EXCERPT PROVIDED:
....
String Functions

concat

  • Syntax:

     concat(string1, string2, ...)
    
  • Returns a concatenated string from arguments.

  • Arguments:

    • string1: a string value,
    • string2: a string value,
    • ....
  • Return Value:

    • a concatenated string from arguments,
    • missing if any argument is a missing value,
    • null if any argument is a null value but no argument is a missing value,
    • any other non-string input value will cause a type error.
  • Example:

     concat("test ", "driven ", "development");
    
  • The expected result is:

     "test driven development"
    

contains

  • Syntax:

     contains(string, substring_to_contain)
    
  • Checks whether the string string contains the string substring_to_contain

  • Arguments:

    • string : a string that might contain the given substring,
    • substring_to_contain : a target string that might be contained.
  • Return Value:

    • a boolean value, true if string contains substring_to_contain,
    • missing if any argument is a missing value,
    • null if any argument is a null value but no argument is a missing value,
    • any other non-string input value will cause a type error,
    • false otherwise.
  • Note: an n_gram index can be utilized for this function.

  • Example:

     { "v1": contains("I like iphone", "phone"), "v2": contains("one", "phone") };
    
  • The expected result is:

     { "v1": true, "v2": false }
    

ends_with

  • Syntax:

     ends_with(string, substring_to_end_with)
    
  • Checks whether the string string ends with the string substring_to_end_with.

  • Arguments:

    • string : a string that might end with the given string,
    • substring_to_end_with : a string that might be contained as the ending substring.
  • Return Value:

    • a boolean value, true if string contains substring_to_contain,
    • missing if any argument is a missing value,
    • null if any argument is a null value but no argument is a missing value,
    • any other non-string input value will cause a type error,
    • false otherwise.
  • Example:

     {
       "v1": ends_with(" love sprint its shortcut_menu is awesome:)", ":)"),
       "v2": ends_with(" awsome:)", ":-)")
     };
    
  • The expected result is:

     { "v1": true, "v2": false }
    

initcap (or title)

  • Syntax:

     initcap(string)
    
  • Converts a given string string so that the first letter of each word is uppercase and every other letter is lowercase. The function has an alias called "title".

  • Arguments:

    • string : a string to be converted.
  • Return Value:

    • a string as the title form of the given string,
    • missing if the argument is a missing value,
    • null if the argument is a null value,
    • any other non-string input value will cause a type error.
  • Example:

     { "v1": initcap("ASTERIXDB is here!"), "v2": title("ASTERIXDB is here!") };
    
  • The expected result is:

     { "v1": "Asterixdb Is Here!", "v2": "Asterixdb Is Here!" }
    

length

  • Syntax:

     length(string)
    
  • Returns the length of the string string.

  • Arguments:

    • string : a string or null that represents the string to be checked.
....
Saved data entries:
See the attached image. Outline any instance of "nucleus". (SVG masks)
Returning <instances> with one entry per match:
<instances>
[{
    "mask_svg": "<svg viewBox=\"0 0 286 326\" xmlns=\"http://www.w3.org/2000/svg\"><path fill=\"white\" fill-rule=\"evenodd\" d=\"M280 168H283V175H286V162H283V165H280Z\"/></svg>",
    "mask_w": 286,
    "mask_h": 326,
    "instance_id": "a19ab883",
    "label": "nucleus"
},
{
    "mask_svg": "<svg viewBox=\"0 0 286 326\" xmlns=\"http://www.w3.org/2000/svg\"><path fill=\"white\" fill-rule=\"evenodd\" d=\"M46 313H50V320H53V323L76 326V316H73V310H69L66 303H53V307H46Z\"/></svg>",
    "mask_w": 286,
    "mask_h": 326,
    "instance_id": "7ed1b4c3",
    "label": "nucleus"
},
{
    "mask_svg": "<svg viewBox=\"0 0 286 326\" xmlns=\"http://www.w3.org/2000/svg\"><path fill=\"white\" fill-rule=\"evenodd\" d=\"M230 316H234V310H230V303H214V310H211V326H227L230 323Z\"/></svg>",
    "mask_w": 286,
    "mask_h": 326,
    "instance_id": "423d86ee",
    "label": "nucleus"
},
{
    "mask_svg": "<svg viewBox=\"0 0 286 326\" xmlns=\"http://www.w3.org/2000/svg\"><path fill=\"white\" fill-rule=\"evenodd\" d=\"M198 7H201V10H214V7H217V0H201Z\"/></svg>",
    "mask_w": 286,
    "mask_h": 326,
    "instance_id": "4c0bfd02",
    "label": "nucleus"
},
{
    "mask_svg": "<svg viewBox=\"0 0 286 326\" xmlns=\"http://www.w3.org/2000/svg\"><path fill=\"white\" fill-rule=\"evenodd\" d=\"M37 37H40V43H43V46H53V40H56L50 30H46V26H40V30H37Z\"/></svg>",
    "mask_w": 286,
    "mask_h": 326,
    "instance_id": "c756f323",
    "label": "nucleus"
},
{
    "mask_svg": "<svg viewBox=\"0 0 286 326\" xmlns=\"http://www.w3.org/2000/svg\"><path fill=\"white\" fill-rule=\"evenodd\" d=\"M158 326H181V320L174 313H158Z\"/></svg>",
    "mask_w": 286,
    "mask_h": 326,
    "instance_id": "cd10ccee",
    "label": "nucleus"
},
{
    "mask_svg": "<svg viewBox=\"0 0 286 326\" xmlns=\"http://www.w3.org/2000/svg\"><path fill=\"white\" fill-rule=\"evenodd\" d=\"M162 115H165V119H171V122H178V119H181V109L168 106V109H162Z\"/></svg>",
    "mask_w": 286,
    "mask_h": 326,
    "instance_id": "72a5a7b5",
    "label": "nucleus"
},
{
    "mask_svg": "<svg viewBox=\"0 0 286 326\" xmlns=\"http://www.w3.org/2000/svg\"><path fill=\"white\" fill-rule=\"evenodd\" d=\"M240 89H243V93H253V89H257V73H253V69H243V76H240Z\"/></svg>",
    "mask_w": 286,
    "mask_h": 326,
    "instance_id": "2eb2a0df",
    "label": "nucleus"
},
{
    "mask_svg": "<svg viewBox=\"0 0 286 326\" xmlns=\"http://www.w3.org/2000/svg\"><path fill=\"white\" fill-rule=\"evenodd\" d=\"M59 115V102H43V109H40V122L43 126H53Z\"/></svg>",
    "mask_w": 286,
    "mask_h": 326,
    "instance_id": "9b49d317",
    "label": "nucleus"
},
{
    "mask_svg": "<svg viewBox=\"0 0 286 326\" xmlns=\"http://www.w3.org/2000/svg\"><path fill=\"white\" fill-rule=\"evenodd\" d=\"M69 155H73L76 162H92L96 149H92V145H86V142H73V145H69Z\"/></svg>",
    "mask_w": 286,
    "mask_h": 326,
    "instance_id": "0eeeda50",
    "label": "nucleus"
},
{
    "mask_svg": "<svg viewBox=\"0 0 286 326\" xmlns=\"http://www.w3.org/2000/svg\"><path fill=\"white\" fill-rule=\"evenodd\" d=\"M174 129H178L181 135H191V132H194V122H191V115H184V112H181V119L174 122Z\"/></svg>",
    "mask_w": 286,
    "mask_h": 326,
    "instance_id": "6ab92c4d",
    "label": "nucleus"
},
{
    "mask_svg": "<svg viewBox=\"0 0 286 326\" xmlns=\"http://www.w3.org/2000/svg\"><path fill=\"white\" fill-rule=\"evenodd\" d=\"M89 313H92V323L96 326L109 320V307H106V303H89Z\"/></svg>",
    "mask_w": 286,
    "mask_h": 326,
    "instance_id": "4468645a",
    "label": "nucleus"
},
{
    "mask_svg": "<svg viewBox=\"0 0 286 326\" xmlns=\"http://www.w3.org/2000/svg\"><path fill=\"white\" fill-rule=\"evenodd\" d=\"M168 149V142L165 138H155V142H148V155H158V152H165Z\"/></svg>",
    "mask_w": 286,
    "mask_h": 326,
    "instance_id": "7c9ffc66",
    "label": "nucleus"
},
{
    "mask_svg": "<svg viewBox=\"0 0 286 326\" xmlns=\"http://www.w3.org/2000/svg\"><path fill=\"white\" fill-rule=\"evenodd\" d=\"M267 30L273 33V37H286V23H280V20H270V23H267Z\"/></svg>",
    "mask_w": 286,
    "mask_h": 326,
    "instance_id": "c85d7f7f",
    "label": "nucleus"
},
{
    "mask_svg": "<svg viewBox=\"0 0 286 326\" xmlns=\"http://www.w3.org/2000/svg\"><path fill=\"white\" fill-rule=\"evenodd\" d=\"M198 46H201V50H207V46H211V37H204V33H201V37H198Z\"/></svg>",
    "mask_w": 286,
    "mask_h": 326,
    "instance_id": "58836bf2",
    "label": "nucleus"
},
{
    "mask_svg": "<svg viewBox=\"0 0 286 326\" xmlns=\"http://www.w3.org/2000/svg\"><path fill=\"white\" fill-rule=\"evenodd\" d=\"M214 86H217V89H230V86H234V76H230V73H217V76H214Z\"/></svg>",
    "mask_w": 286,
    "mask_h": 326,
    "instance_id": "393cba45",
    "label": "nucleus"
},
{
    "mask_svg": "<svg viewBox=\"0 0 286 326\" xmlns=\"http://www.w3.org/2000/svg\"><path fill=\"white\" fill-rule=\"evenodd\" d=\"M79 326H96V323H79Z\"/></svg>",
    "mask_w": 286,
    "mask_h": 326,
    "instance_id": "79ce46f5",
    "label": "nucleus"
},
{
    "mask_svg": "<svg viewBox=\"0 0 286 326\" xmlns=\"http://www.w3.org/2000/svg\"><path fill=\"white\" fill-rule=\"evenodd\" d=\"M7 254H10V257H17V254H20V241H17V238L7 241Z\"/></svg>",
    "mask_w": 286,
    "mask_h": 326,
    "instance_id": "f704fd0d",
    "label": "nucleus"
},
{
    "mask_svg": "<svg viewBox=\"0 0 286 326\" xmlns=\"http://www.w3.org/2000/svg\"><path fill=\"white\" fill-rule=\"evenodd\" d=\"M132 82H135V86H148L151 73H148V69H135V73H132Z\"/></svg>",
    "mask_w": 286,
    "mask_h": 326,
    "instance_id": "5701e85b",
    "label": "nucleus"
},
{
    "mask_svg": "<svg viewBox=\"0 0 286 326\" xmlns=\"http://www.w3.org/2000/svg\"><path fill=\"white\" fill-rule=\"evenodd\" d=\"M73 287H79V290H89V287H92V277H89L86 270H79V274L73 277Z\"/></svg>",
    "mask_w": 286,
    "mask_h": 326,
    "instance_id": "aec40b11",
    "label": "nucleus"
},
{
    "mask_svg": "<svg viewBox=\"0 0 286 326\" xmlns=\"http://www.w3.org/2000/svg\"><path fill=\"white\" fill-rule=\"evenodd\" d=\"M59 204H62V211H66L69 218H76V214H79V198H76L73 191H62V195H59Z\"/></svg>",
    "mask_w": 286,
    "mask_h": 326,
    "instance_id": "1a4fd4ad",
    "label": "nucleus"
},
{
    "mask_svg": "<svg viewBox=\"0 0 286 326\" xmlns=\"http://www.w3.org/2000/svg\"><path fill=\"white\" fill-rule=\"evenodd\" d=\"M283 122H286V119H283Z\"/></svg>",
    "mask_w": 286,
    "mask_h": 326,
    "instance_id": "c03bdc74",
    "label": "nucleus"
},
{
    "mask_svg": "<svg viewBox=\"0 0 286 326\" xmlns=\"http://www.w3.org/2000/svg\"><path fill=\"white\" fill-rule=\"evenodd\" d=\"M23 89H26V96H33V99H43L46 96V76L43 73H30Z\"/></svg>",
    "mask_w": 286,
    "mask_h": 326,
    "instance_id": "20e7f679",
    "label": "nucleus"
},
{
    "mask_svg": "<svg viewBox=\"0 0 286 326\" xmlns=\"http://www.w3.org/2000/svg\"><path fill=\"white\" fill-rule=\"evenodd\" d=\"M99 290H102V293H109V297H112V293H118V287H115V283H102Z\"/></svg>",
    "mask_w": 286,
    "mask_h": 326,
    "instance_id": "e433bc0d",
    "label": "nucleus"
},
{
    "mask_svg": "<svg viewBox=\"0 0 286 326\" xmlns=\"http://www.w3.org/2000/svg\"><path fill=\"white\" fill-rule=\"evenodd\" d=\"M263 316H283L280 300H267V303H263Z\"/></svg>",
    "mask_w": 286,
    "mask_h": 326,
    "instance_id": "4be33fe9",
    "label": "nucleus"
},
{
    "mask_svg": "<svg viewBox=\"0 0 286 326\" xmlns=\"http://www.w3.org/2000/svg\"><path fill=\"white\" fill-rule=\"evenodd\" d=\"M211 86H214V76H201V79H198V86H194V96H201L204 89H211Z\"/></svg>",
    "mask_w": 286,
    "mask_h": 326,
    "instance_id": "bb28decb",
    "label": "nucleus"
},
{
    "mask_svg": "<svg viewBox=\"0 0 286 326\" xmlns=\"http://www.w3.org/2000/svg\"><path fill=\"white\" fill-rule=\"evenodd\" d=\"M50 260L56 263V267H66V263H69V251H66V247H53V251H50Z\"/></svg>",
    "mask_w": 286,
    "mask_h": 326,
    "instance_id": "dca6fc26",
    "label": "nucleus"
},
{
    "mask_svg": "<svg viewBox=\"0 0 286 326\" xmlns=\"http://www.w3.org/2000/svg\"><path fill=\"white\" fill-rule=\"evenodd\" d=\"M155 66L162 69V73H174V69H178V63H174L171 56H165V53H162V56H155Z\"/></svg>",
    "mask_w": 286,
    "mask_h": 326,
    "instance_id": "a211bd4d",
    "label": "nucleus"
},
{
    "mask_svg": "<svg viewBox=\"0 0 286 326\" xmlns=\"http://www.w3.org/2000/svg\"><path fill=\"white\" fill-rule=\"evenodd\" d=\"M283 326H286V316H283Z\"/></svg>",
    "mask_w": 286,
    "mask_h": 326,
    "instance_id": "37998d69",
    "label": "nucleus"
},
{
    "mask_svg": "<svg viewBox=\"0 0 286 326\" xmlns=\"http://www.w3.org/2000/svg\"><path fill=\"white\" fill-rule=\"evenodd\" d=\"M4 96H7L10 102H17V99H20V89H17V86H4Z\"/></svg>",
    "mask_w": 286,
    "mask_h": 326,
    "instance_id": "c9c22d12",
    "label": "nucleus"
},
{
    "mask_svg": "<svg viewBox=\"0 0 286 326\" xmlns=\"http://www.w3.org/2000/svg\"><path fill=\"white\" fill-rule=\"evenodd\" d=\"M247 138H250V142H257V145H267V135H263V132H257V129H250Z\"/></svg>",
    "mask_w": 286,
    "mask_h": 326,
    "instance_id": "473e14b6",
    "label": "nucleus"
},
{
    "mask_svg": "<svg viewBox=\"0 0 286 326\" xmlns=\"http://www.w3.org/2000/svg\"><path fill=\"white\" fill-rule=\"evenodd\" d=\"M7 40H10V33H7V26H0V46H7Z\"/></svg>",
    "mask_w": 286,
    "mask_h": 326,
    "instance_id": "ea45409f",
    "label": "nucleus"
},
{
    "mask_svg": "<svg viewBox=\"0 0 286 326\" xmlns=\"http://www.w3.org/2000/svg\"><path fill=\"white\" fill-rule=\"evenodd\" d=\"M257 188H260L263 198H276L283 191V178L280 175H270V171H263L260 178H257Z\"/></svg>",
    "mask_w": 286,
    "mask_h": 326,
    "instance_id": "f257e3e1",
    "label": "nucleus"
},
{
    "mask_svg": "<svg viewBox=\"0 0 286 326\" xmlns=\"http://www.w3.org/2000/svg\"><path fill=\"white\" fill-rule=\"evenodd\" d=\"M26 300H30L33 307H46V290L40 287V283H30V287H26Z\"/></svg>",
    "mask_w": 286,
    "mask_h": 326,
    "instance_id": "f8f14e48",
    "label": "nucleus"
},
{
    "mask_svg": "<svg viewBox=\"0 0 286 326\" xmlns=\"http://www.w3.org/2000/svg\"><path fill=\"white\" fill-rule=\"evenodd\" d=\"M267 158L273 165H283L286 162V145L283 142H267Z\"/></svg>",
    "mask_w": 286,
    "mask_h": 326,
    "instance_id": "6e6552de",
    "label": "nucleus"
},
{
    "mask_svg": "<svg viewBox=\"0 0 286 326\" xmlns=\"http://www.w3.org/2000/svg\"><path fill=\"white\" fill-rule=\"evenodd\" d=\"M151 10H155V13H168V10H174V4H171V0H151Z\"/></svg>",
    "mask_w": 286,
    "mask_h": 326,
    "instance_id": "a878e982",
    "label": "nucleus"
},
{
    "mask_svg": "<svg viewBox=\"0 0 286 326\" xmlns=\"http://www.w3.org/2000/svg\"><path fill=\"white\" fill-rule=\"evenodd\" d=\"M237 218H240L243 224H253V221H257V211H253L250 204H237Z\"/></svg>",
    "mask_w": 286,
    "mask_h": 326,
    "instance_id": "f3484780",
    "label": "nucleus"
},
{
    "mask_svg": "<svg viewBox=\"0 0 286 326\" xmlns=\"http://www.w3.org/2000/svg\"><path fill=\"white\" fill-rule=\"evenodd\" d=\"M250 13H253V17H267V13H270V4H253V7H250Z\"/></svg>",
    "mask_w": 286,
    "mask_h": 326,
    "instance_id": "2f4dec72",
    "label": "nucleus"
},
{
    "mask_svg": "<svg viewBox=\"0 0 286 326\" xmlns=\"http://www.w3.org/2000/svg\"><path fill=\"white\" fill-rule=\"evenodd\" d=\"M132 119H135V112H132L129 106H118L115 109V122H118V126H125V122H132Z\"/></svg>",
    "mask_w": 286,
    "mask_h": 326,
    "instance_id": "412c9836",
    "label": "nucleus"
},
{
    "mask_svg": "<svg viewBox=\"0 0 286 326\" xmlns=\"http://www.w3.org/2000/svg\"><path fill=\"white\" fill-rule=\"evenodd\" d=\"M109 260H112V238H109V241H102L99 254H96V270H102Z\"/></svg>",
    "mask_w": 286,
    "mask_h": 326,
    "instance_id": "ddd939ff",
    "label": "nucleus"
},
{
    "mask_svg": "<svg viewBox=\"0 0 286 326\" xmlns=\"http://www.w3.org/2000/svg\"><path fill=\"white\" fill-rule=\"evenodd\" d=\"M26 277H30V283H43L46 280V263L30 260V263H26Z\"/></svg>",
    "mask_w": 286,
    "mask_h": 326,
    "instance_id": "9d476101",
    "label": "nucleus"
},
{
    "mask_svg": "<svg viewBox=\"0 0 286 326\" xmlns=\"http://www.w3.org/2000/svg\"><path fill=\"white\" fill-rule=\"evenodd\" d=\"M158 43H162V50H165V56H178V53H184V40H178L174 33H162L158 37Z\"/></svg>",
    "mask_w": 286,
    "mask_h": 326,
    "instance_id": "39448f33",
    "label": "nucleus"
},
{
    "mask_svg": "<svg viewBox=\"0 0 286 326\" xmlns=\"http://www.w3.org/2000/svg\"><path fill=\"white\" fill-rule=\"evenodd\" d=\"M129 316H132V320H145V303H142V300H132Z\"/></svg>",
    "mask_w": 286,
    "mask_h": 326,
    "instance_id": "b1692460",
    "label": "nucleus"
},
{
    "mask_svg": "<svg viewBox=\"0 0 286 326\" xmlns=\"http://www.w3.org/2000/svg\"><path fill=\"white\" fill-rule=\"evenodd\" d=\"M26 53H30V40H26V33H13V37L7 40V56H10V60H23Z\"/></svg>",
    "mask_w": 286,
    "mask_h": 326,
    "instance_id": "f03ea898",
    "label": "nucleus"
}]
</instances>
....
WHAT YOU WILL DO:
**1)** Pull out each line of the rows that contains the string "instances".
**2)** Resume the string functions reference after its final line and carry it forward.

ANSWERS TO THE EXERCISES:
**1)**
Returning <instances> with one entry per match:
<instances>
</instances>

**2)**
  • Return Value:

    • an bigint that represents the length of string,
    • missing if the argument is a missing value,
    • null if the argument is a null value,
    • any other non-string input value will cause a type error.
  • Example:

     length("test string");
    
  • The expected result is:

     11
    

lower

  • Syntax:

     lower(string)
    
  • Converts a given string string to its lowercase form.

  • Arguments:

    • string : a string to be converted.
  • Return Value:

    • a string as the lowercase form of the given string,
    • missing if the argument is a missing value,
    • null if the argument is a null value,
    • any other non-string input value will cause a type error.
  • Example:

     lower("ASTERIXDB");
    
  • The expected result is:

     "asterixdb"
    

ltrim

  • Syntax:

     ltrim(string[, chars]);
    
  • Returns a new string with all leading characters that appear in chars removed. By default, white space is the character to trim.

  • Arguments:

    • string : a string to be trimmed,
    • chars : a string that contains characters that are used to trim.
  • Return Value:

    • a trimmed, new string,
    • missing if any argument is a missing value,
    • null if any argument is a null value but no argument is a missing value,
    • any other non-string input value will cause a type error.
  • Example:

     ltrim("me like iphone", "eml");
    
  • The expected result is:

     " like iphone"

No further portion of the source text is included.